* [WHAT YOU HAVE TO DO]:
In the entries, find all lines that hold the word "following" and copy them.

Stored items
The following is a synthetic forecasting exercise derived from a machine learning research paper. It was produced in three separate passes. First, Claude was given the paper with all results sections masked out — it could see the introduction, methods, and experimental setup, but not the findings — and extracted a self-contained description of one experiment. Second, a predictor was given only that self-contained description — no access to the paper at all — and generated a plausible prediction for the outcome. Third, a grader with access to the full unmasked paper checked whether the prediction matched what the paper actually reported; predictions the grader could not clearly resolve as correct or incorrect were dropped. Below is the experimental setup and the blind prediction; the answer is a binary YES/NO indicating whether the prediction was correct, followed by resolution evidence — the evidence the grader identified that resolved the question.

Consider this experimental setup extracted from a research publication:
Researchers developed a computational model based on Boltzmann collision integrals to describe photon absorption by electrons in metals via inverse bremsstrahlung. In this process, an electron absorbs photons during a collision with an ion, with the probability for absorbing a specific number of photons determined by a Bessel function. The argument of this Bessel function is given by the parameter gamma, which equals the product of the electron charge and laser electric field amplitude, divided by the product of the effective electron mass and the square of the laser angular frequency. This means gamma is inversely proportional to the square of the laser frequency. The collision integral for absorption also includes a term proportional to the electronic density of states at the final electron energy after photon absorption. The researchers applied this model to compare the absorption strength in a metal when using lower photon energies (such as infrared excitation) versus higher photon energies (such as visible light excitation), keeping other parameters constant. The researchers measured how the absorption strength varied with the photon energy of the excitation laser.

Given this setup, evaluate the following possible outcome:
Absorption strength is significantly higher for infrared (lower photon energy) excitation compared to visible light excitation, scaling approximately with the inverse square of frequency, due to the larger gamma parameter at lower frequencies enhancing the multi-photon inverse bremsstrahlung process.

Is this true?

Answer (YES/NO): NO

* [THE ANSWER]:
The following is a synthetic forecasting exercise derived from a machine learning research paper. It was produced in three separate passes. First, Claude was given the paper with all results sections masked out — it could see the introduction, methods, and experimental setup, but not the findings — and extracted a self-contained description of one experiment. Second, a predictor was given only that self-contained description — no access to the paper at all — and generated a plausible prediction for the outcome. Third, a grader with access to the full unmasked paper checked whether the prediction matched what the paper actually reported; predictions the grader could not clearly resolve as correct or incorrect were dropped. Below is the experimental setup and the blind prediction; the answer is a binary YES/NO indicating whether the prediction was correct, followed by resolution evidence — the evidence the grader identified that resolved the question.
Given this setup, evaluate the following possible outcome:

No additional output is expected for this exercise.